鉄酸化物薄膜作製中にリアルタイムでその性質を解析する技術を開発 柳原教授ら

 金属の酸化物や窒化物の薄膜は、スマートフォンや自動車に使われる電子デバイス、太陽電池やセンサーなど、私たちの生活を支える幅広い技術に利用されています。これらの薄膜を作製する代表的な方法の一つが「反応性スパッタ法」です。これは、ターゲット金属に対してアルゴンなどの不活性ガスと酸素などの反応性ガスを加えてプラズマ中で金属から原子を叩き出し、基板上に薄膜を成⻑させる方法で、産業界でも広く用いられています。しかし、反応性スパッタ法は、ターゲット表面が金属状態と化合物状態の間を移行するため、膜の成長速度や組成が大きく変動し、同じ条件でも膜質が再現しにくいという課題があります。特に、成膜中に材料の化学状態や堆積速度をリアルタイムに把握する有効な方法は限られていました。

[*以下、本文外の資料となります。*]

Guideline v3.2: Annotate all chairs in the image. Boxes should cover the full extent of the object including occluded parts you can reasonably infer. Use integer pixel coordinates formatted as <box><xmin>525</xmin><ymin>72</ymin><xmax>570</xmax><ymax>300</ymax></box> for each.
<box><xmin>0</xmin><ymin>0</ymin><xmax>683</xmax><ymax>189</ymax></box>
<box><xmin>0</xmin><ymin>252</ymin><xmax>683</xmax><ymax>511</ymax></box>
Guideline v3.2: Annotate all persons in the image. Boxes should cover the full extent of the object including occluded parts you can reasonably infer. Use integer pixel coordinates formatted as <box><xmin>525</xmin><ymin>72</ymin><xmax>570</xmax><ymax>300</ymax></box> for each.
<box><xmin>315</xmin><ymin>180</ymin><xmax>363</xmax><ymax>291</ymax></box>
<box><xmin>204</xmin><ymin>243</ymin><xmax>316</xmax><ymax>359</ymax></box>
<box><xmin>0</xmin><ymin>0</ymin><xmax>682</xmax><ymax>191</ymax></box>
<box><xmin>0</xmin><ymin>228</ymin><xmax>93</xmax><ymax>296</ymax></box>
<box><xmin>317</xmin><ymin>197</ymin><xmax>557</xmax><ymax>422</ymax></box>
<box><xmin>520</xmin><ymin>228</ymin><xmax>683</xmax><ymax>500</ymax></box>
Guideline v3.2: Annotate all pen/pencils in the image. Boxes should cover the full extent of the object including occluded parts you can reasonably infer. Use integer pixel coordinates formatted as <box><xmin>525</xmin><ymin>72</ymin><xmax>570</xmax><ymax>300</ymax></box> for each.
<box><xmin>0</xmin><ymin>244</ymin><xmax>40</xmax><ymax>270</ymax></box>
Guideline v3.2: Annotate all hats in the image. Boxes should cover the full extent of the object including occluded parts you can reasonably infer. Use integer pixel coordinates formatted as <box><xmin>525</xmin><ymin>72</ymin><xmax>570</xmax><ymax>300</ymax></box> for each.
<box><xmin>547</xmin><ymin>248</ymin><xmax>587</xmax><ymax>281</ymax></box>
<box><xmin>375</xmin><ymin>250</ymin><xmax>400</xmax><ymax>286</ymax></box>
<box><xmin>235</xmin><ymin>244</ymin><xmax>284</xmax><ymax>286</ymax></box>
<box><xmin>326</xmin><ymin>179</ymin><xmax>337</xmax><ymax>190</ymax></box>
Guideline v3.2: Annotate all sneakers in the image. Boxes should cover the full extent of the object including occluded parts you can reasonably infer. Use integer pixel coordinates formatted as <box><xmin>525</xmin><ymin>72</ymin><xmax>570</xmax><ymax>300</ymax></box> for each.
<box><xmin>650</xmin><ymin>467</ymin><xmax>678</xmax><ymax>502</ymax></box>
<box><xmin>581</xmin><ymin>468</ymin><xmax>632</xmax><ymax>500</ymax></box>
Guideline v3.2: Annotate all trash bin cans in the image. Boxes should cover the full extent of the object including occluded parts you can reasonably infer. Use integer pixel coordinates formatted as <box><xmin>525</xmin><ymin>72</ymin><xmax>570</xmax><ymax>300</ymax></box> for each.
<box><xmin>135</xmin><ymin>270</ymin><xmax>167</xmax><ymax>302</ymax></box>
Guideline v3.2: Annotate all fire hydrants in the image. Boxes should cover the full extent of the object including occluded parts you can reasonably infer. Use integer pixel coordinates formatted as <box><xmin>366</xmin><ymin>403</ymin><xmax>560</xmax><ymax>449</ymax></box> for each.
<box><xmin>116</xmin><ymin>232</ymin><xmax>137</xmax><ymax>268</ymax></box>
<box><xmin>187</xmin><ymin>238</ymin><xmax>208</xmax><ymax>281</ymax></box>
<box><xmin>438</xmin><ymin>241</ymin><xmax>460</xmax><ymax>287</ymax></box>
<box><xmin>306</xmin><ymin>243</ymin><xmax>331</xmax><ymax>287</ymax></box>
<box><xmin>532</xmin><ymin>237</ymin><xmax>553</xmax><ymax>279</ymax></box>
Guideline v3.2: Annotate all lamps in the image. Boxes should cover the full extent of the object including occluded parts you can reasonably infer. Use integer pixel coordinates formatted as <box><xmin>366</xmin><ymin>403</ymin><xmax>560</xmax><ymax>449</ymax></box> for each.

 柳原教授らは、反応性スパッタ中に発生するプラズマの数百本以上の発光スペクトルに対して、主成分分析という機械学習手法を適用し、形成中の薄膜の状態を解析しました。その結果、スペクトルの第一および第二主成分のみから、鉄酸化物薄膜の価数状態を正確に識別できること、また、膜の成長速度を高精度に予測できることを実証しました。本手法は、特定の波長のスペクトル光線や水晶振動子ではなく、全波長情報を活用する点が大きな特徴です。さらに、それぞれの酸化物相を特徴付ける主成分の組み合わせから、価数状態に対応する代表スペクトルを再構築でき、物質同定に有効であることが示されました。

 本研究結果は、これまで困難だった成膜プロセスの「見える化」を実現するものであり、複雑な反応性スパッタのプロセスをリアルタイムで理解・制御する新しい道を開きます。原理的には、他の酸化物や窒化物薄膜の製造にも応用でき、高品質なデバイス製造技術への展開も可能です。